One of the usual objections from the kind of climate people who love to grope for excuses to ignore things that might help the climate (because those things don't force Radical Structural Change and Deep Decarbonisation) is that forests are risky because a forest that offsets emissions from a tonne of coal means a transfer of carbon from the geosphere to the biosphere, and the biosphere is risky. 

Well, carbon stored in trees can be stuck back into the geosphere. 

Look at all these approaches being tried. 

Burial costs

Other startups and research efforts are taking different approaches to the problem. 

The Australian company InterEarth believes that allowing trees to soak up salty groundwater before burying them will effectively pickle the wood, preserving it for extended periods.

The Carbon Lockdown Project, a public benefits corporation founded by University of Maryland professor Ning Zeng, has proposed creating pits that are lined with clay or other materials with low permeability.

In a paper this year, Zeng and a colleague also highlighted a number of other potential approaches, including storing biomass in frozen sites, underwater, or even in above-ground shelters.
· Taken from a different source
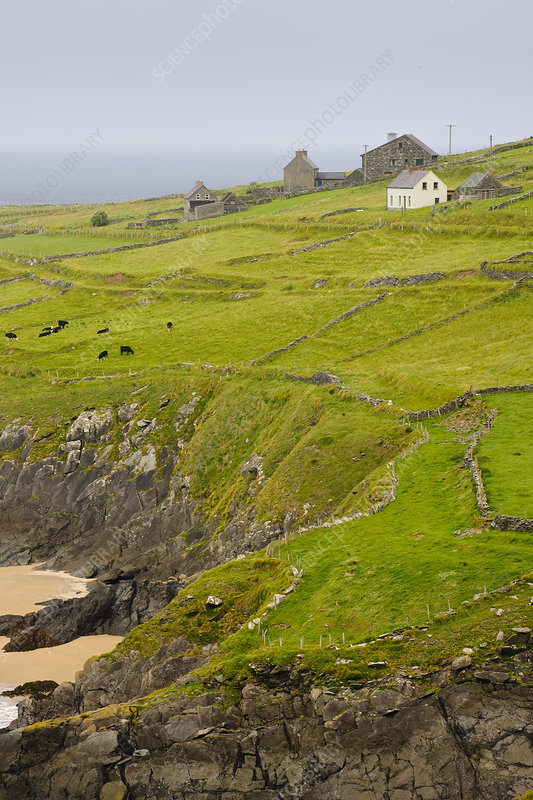 Farm, Slea Head, Ireland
His earlier work found that harvesting and storing wood could potentially remove several billion tons of carbon dioxide a year at a cost of well below $100 a ton.

You don't need all of them to work. Or even any of these ones - there's lots of other projects being tried, including mineralisation. 
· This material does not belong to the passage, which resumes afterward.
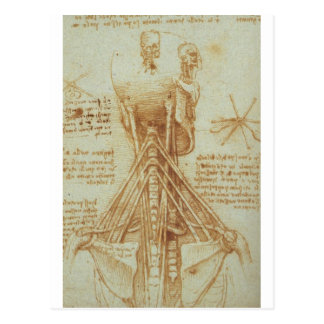 Anatomy of the Neck by Leonardo Da Vinci c. 1515 Postcard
Run a clean ETS focused on net emissions and run the accounting properly. If any of these techs can scale up at low cost, we hit net zero at a low carbon price and could push for net negative, to undo the damage already done. If none of them do, we still hit net zero - just at a higher carbon cost.

I was on a panel discussion earlier this week about COP28 hosted by the NZ Institute of International Affairs - remotely, as daughter currently isolating with Covid and I don't want to impose risk on others (she's fine).  

But the whole discussion was so frustrating. 

A friend who'd attended said my presence there was felt, like a fart in Church, despite my being remote. 

I talked about the ETS, changes to help it drive to net zero durably, tech bets NZ should be making, other tech underdevelopment. 

Germany's climate rep wanted to focus on gross emission reduction. But when I asked about Germany turning off its nuclear plants and now having to rely on coal, she said nuclear is bad because of Chernobyl. I have a very difficult time taking these people seriously. Unfortunately, they set the agenda at COP.  

Anyway - burying trees isn't as crazy as it might have seemed.